-- START Selected excerpt --

# simple mobile base for jointer



## ponch37300 (Feb 27, 2008)

I have been trying to put everything in my garage on wheels so I can easily move all the big tools around. Some of my tools have stands and I have been making bases and putting wheels on the rest of my stuff. My problem is I have a lot of bigger tools and not a lot of garage space. They are nice to have when you need them but a pain in the rear to store! And since I do wood working, metal working, home remodeling, and most of my own work on cars I have a variety of tools for each which really takes a lot of space to store everything.

So today I googled mobile jointer stand and came across some plans and one happened to be pretty simple idea and it just so happens that the guy has the same jointer as me so it made this build really simple! I had the 2x4s and 3/4" plywood laying around and also had some lag bolts, screws and wheels so I didn't even have to run to the store! Here is the link to the plans http://lumberjocks.com/projects/8831

This isn't a very difficult project but does serve a great purpose so I thought I would post this for anyone else that has a similar jointer and wants to put it on wheels. I didn't get to make the locking feet yet, that will come later but I needed to make the jointer mobile for now.

-- END Selected excerpt --

# Short problem
Update the jointer base post from "This isn't a" to "mobile for now.", swapping "locking feet" for "leveling feet".

-- START Information given --

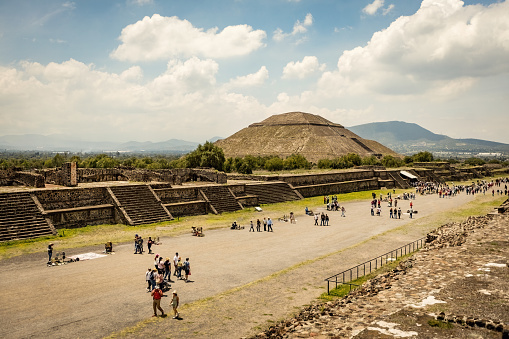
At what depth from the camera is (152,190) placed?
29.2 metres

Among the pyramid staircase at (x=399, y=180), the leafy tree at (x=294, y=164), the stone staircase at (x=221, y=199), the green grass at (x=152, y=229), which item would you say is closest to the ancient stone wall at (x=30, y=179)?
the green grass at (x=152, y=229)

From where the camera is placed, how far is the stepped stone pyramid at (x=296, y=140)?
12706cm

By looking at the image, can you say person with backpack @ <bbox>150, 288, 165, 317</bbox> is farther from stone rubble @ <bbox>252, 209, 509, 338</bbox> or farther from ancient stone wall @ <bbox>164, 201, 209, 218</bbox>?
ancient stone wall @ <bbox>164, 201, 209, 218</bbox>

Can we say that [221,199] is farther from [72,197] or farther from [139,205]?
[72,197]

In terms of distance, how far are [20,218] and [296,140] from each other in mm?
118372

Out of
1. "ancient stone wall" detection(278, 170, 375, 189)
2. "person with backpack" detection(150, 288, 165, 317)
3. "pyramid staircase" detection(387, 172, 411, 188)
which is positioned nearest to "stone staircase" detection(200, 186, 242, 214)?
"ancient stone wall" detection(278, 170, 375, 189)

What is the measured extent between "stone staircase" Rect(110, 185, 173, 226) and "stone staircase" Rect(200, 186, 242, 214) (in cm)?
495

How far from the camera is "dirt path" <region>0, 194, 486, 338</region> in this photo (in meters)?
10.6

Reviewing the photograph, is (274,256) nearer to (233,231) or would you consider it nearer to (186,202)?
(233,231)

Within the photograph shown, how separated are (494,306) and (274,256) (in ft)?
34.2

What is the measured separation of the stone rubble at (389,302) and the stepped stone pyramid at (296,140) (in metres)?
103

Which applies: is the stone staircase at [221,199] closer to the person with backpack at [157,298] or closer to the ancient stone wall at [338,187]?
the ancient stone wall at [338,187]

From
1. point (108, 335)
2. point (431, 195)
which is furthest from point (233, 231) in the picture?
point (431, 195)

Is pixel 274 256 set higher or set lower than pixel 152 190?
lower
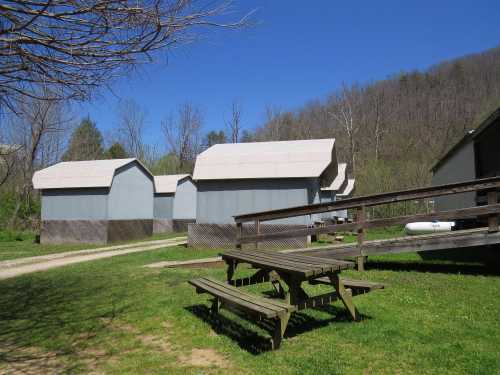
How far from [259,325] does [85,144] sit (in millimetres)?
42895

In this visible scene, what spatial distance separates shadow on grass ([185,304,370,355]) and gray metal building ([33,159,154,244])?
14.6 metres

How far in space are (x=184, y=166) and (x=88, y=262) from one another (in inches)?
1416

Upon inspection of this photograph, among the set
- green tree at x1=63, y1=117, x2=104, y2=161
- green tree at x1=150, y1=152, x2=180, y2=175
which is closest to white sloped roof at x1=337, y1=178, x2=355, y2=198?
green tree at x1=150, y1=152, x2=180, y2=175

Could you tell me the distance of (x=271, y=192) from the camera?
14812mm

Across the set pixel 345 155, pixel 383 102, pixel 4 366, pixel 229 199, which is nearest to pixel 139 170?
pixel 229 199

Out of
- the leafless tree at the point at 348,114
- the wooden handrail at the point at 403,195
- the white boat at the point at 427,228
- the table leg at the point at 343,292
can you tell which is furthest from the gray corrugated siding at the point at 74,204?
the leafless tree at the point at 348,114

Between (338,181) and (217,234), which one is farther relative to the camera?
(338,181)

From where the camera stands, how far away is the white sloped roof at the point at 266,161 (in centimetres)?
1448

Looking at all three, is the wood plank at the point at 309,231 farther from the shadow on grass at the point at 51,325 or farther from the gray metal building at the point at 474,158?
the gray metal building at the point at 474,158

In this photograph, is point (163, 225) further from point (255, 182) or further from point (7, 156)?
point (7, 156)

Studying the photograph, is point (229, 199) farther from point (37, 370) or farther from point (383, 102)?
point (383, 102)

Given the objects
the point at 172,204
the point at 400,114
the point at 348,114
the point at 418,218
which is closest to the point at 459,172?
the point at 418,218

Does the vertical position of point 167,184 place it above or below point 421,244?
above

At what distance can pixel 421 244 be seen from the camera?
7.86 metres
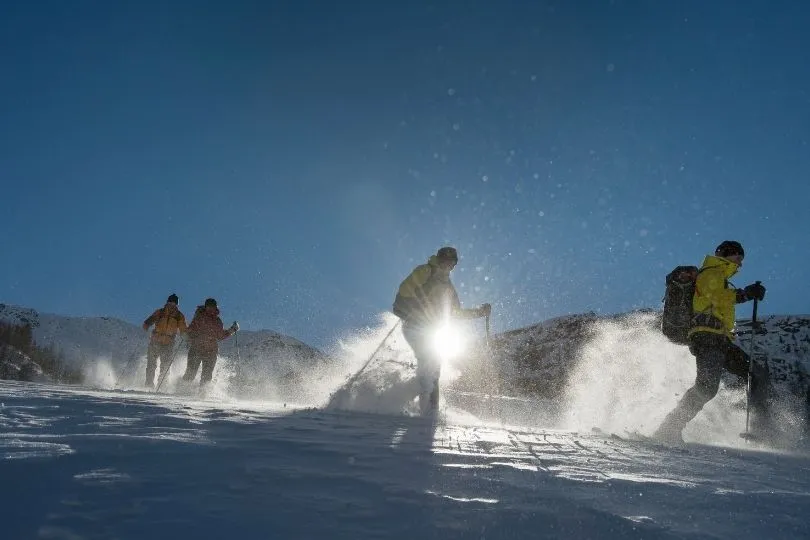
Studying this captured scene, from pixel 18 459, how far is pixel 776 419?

-- END Information given --

# Finished exercise
This isn't a very difficult project but does serve a great purpose so I thought I would post this for anyone else that has a similar jointer and wants to put it on wheels. I didn't get to make the leveling feet yet, that will come later but I needed to make the jointer mobile for now.